Hitachi Zosen Inova > Olmsted / USA

Olmsted / USA

Olmsted / USA
Flexible Use of Energy through Sustainable Waste Management



Hitachi Zosen Inova’s expansion of the Waste to Energy plant in the small American city of Olmsted, Minnesota, not only created additional thermal processing capacity, but also brought the city a reliable and safe step closer to its ultimate objective: to divert 90 % of its waste from landfills. Moreover, now 37 public and private buildings can be supplied with heat and electricity from the plant’s waste heat recovery.

Olmsted has been sharing its thermal waste treatment facility with Dodge County since 1987. The community pursues an all-encompassing waste management concept.
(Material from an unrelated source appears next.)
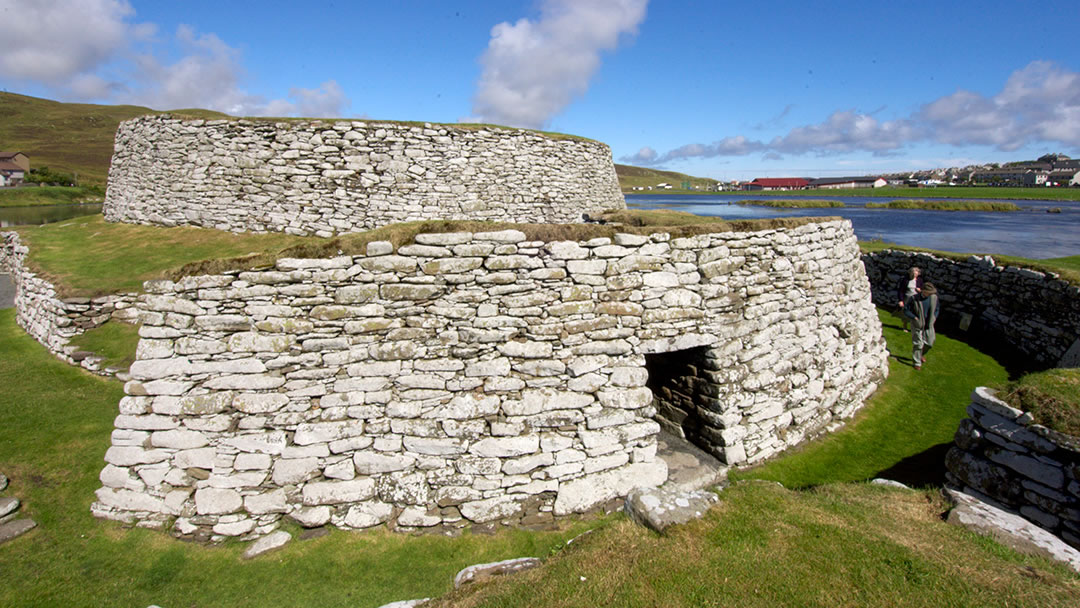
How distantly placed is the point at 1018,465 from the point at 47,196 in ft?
308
Its short term objective is to reuse approximately 37% of the 150,000 tonnes of waste produced each year, to treat another 50% thermally, and to only landfill the remaining 13%. Long term, 90% of the waste produced would be recycled or thermally treated. The two original process trains implemented in 1987 would soon no longer accommodate the needs of a growing population. It was decided to expand the facility by one additional train. Hitachi Zosen Inova won the bid to engineer, procure, and commission the complete combustion and flue gas cleaning train. The project began in 2007 and was completed three years later at the beginning of 2010 when the facility started its
operation. It now has the capacity to process an additional 200 tons per day (180Mg per day).

Proven Grate Technology
A crane thoroughly mixes the heterogeneous waste upon arrival at the plant. The waste is then pushed onto the Hitachi Zosen Inova five zone grate and becomes completely burnt out. A wet expeller discharges the resulting bottom ash. The ash is de-watered and compacted before a vibrating conveyor transports it downstream for further processing. A fully integrated combustion control system allows quick and simple adjustments so the combustion conditions can adapt to the continuously changing waste composition. This ensures the steady and efficient operation of the system.

Optimum Combustion and Flexible Use of Energy
The thermal energy released during the combustion process is used in a two pass horizontal boiler which produces approximate 61,000lb/hr (27.7Mg/hr) of superheated steam. The chosen parameters of 635 psia (44bara) / 655°F (350°C) ensure high energy efficiency. The superheated steam is expanded in a condensing turbine. The new and the two existing trains were combined to form an efficient heat and power coupling. The thermal energy can either be converted to up to 5.5MW of electrical power in a turbine generator or a slip stream can deliver heat into the district heating grid. This concept allows the plant the required flexibility to supply electricity or heat to 37 public and private buildings depending on the season.

Efficient Flue Gas Cleaning
The flue gas cleaning system uses a Selective Non-Catalytic Reduction (SNCR) process to lower the nitrogen oxides (NOx) formed during combustion. This process takes place at flue gas temperatures of 1,560°F to 1,830°F (850– 1,000°C) and uses aqueous ammonia as reduction medium. Lime slurry and activated carbon injected into a spray dryer serve to remove acid gases, such as hydrogen chloride and sulfur dioxide, and heavy metals that are entrained in the flue gas. Heavy metals adsorb to the activated carbon and are removed in a downstream baghouse (existing). The cleansed flue gas is then released into the atmosphere via a stack. Continuous gas measurements and monitoring ensure that all values fall below the mandatory emission limits at all times.